▶ _WHAT YOU HAVE TO DO_
Rewrite the lines below as a numbered list, skipping any blank lines. Omit the pictures from your answer.

▶ _SUPPLIED INFORMATION_
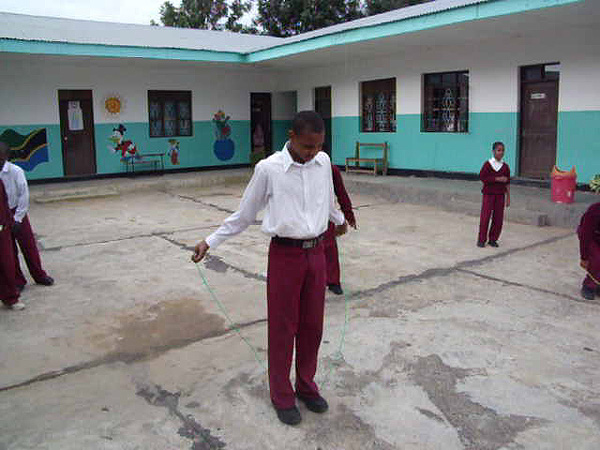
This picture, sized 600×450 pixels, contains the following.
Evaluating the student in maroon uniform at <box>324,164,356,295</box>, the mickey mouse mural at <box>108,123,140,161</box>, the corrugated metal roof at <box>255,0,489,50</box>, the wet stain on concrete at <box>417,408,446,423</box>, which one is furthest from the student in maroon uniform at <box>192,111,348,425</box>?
the mickey mouse mural at <box>108,123,140,161</box>

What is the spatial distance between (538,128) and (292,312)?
357 inches

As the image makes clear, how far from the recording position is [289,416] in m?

▶ _IN RESPONSE_
1. This picture, sized 600×450 pixels, contains the following.
2. Evaluating the student in maroon uniform at <box>324,164,356,295</box>, the mickey mouse mural at <box>108,123,140,161</box>, the corrugated metal roof at <box>255,0,489,50</box>, the wet stain on concrete at <box>417,408,446,423</box>, which one is furthest from the student in maroon uniform at <box>192,111,348,425</box>?
3. the mickey mouse mural at <box>108,123,140,161</box>
4. What is the spatial distance between (538,128) and (292,312)?
5. 357 inches
6. As the image makes clear, how far from the recording position is [289,416] in m?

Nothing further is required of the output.